I wrote this on Facebook at the end of our first day in Naples:
"First taste of Naples...chaotic, gritty, loud and friendly. Graffiti on every wall, traffic whizzing by with 2 cms to spare, grand old buildings, most looking much the worse for wear and tear. People working, playing, gathering everywhere. This city is positively teeming with life. It is fantastic. Truly so. (Oh, and the pizza here really IS all that and more.)"
My opinion didn't change over our five nights there.

And we fell in love with southern Italy more and more as we travelled. The Tyrrhenian coast of Basilicata is stunning (nevermind Amalfi - Maratea is every bit as scenic and way less touristy!) We rented a villa (well, half a villa but the other half was empty so we had the entire property to ourselves) in the campo above the town of Materea. Gorgeous view, and so very peaceful.

Matera is fascinating and unlike anywhere we've been before...we loved our week there. Finding parking near our rental was a bit of a pain each day, but otherwise it's a perfect base for this area....within easy reach of Alberobello, Polignano a Mare (had lunch at the uber upscale Grotto Palazzese), Castel del Monte, the Parco della Murgia Materana, Miglionico...and so much more (we barely scratched the surface!)

From Matera, we moved onto Melfi for a few days...loved this area as well. We drove over to see the unfinished abbey in Venosa, and also spent a relaxing day around Laghi di Monticchio. On the drive back to Naples (for our last night/flight home), we drove through the incredible Parco Regionale Monte Picentini, stopping in Calabritto for lunch. We didn't have particular plans most days, we just meandered around and stopped here and there as we went.

I'll stop there, am getting long-winded. Bottom line...I want to go back to Basilicata, the sooner, the better!
 

Pauline

Forums Admin
Matera is fascinating and unlike anywhere we've been before...we loved our week there.

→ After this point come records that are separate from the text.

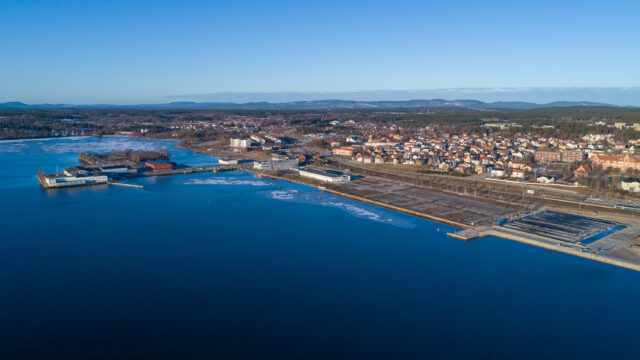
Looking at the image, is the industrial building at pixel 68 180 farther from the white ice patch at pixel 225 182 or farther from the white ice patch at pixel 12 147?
the white ice patch at pixel 12 147

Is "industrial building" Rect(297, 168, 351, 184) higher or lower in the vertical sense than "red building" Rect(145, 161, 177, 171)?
lower

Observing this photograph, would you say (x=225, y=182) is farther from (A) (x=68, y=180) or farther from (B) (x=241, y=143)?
(B) (x=241, y=143)

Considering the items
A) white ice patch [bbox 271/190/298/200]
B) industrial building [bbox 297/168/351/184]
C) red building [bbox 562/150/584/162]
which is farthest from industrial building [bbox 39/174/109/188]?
red building [bbox 562/150/584/162]

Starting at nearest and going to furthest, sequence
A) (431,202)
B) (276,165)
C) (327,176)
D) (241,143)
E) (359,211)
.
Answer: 1. (359,211)
2. (431,202)
3. (327,176)
4. (276,165)
5. (241,143)

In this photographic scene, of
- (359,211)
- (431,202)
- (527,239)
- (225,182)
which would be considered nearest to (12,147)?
(225,182)

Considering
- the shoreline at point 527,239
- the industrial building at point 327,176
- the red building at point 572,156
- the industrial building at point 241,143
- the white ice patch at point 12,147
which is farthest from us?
the industrial building at point 241,143

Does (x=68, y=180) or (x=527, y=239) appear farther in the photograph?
(x=68, y=180)

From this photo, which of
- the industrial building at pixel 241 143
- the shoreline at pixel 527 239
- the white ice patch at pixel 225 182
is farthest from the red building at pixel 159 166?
the shoreline at pixel 527 239

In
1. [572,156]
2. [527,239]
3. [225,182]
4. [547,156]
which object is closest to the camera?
[527,239]

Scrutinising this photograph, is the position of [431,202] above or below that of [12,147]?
below

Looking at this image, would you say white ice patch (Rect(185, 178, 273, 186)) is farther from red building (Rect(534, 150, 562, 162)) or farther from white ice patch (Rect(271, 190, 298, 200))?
red building (Rect(534, 150, 562, 162))

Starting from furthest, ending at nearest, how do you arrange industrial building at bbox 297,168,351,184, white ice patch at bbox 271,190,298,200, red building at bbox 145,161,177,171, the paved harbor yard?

Finding parking near our rental was a bit of a pain each day, but otherwise it's a perfect base for this area....within easy reach of Alberobello, Polignano a Mare (had lunch at the uber upscale Grotto Palazzese), Castel del Monte, the Parco della Murgia Materana, Miglionico...and so much more (we barely scratched the surface!)
Interesting to think of Matera as a base for a week! We were there one night only. I would love to return to see more of the town, plus do day trips from there.